To:	linux-kernel@...r.kernel.org
Cc:	mingo@...e.hu, laijs@...fujitsu.com, dipankar@...ibm.com,
	akpm@...ux-foundation.org, mathieu.desnoyers@...ymtl.ca,
	josh@...htriplett.org, niv@...ibm.com, tglx@...utronix.de,
	peterz@...radead.org, rostedt@...dmis.org, Valdis.Kletnieks@...edu,
	dhowells@...hat.com, eric.dumazet@...il.com, darren@...art.com,
	patches@...aro.org, "Paul E. McKenney" <paul.mckenney@...aro.org>,
	"Paul E. McKenney" <paulmck@...ux.vnet.ibm.com>
Subject: [PATCH tip/core/rcu 22/55] rcu: Add grace-period, quiescent-state, and call_rcu trace events

From: Paul E. McKenney <paul.mckenney@...aro.org>

Add trace events to record grace-period start and end, quiescent states,
CPUs noticing grace-period start and end, grace-period initialization,
call_rcu() invocation, tasks blocking in RCU read-side critical sections,
tasks exiting those same critical sections, force_quiescent_state()
detection of dyntick-idle and offline CPUs, CPUs entering and leaving
dyntick-idle mode (except from NMIs), CPUs coming online and going
offline, and CPUs being kicked for staying in dyntick-idle mode for too
long (as in many weeks, even on 32-bit systems).

Signed-off-by: Paul E. McKenney <paul.mckenney@...aro.org>
Signed-off-by: Paul E. McKenney <paulmck@...ux.vnet.ibm.com>

rcu: Add the rcu flavor to callback trace events

The earlier trace events for registering RCU callbacks and for invoking
them did not include the RCU flavor (rcu_bh, rcu_preempt, or rcu_sched).
This commit adds the RCU flavor to those trace events.

Signed-off-by: Paul E. McKenney <paulmck@...ux.vnet.ibm.com>
---
 include/trace/events/rcu.h |  345 ++++++++++++++++++++++++++++++++++++++++++--
 kernel/rcu.h               |    6 +-
 kernel/rcutiny.c           |    4 +-
 kernel/rcutree.c           |   45 ++++++-
 kernel/rcutree.h           |    1 +
 kernel/rcutree_plugin.h    |   22 +++-
 6 files changed, 399 insertions(+), 24 deletions(-)

diff --git a/include/trace/events/rcu.h b/include/trace/events/rcu.h
index ac52aba..669fbd6 100644
--- a/include/trace/events/rcu.h
+++ b/include/trace/events/rcu.h
@@ -24,7 +24,7 @@ TRACE_EVENT(rcu_utilization,
 	TP_ARGS(s),
 
 	TP_STRUCT__entry(
-		__field(char *,	s)
+		__field(char *, s)
 	),
 
 	TP_fast_assign(
@@ -34,6 +34,297 @@ TRACE_EVENT(rcu_utilization,
 	TP_printk("%s", __entry->s)
 );
 
+#ifdef CONFIG_RCU_TRACE
+
+#if defined(CONFIG_TREE_RCU) || defined(CONFIG_TREE_PREEMPT_RCU)

GIVEN DATA:

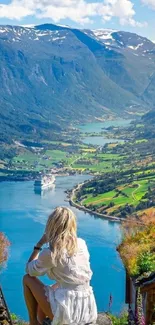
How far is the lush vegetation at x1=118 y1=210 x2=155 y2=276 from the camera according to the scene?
752 cm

REQUIRED ACTIONS:
a - From the RCU patch email, copy verbatim the part that opens with the words containing "detection of dyntick-idle" and closes with "on 32-bit systems).".
b - Translate this sentence from the RCU patch email into Spanish: "This commit adds the RCU flavor to those trace events."
c - Extend the RCU patch email past its final line, keeping the same diff format.
The data has no connection to the RCU patch email.

OUTPUTS FOR THE TASKS:
a -
detection of dyntick-idle and offline CPUs, CPUs entering and leaving
dyntick-idle mode (except from NMIs), CPUs coming online and going
offline, and CPUs being kicked for staying in dyntick-idle mode for too
long (as in many weeks, even on 32-bit systems).

b - Este commit añade la variante de RCU a esos eventos de rastreo.

c -
+
+/*
+ * Tracepoint for grace-period events: starting and ending a grace
+ * period ("start" and "end", respectively), a CPU noting the start
+ * of a new grace period or the end of an old grace period ("cpustart"
+ * and "cpuend", respectively), a CPU passing through a quiescent
+ * state ("cpuqs"), a CPU coming online or going offline ("cpuonl"
+ * and "cpuofl", respectively), and a CPU being kicked for being too
+ * long in dyntick-idle mode ("kick").
+ */
+TRACE_EVENT(rcu_grace_period,
+
+	TP_PROTO(char *rcuname, unsigned long gpnum, char *gpevent),
+
+	TP_ARGS(rcuname, gpnum, gpevent),
+
+	TP_STRUCT__entry(
+		__field(char *, rcuname)
+		__field(unsigned long, gpnum)
+		__field(char *, gpevent)
+	),
+
+	TP_fast_assign(
+		__entry->rcuname = rcuname;
+		__entry->gpnum = gpnum;
+		__entry->gpevent = gpevent;
+	),
+
+	TP_printk("%s %lu %s",
+		  __entry->rcuname, __entry->gpnum, __entry->gpevent)
+);
+
+/*
+ * Tracepoint for grace-period-initialization events.  These are
+ * distinguished by the type of RCU, the new grace-period number, the
+ * rcu_node structure level, the starting and ending CPU covered by the
+ * rcu_node structure, and the mask of CPUs that will be waited for.
+ * All but the type of RCU are extracted from the rcu_node structure.
+ */
+TRACE_EVENT(rcu_grace_period_init,
+
+	TP_PROTO(char *rcuname, unsigned long gpnum, u8 level,
+		 int grplo, int grphi, unsigned long qsmask),
+
+	TP_ARGS(rcuname, gpnum, level, grplo, grphi, qsmask),
+
+	TP_STRUCT__entry(
+		__field(char *, rcuname)
+		__field(unsigned long, gpnum)
+		__field(u8, level)
+		__field(int, grplo)
+		__field(int, grphi)
+		__field(unsigned long, qsmask)
+	),
+
+	TP_fast_assign(
+		__entry->rcuname = rcuname;
+		__entry->gpnum = gpnum;
+		__entry->level = level;
+		__entry->grplo = grplo;
+		__entry->grphi = grphi;
+		__entry->qsmask = qsmask;
+	),
+
+	TP_printk("%s %lu %u %d %d %lx",
+		  __entry->rcuname, __entry->gpnum, __entry->level,
+		  __entry->grplo, __entry->grphi, __entry->qsmask)
+);
+
+/*
+ * Tracepoint for tasks blocking within preemptible-RCU read-side
+ * critical sections.  Track the type of RCU (which one day might
+ * include SRCU), the grace-period number that the task is blocking
+ * (the current or the next), and the task's PID.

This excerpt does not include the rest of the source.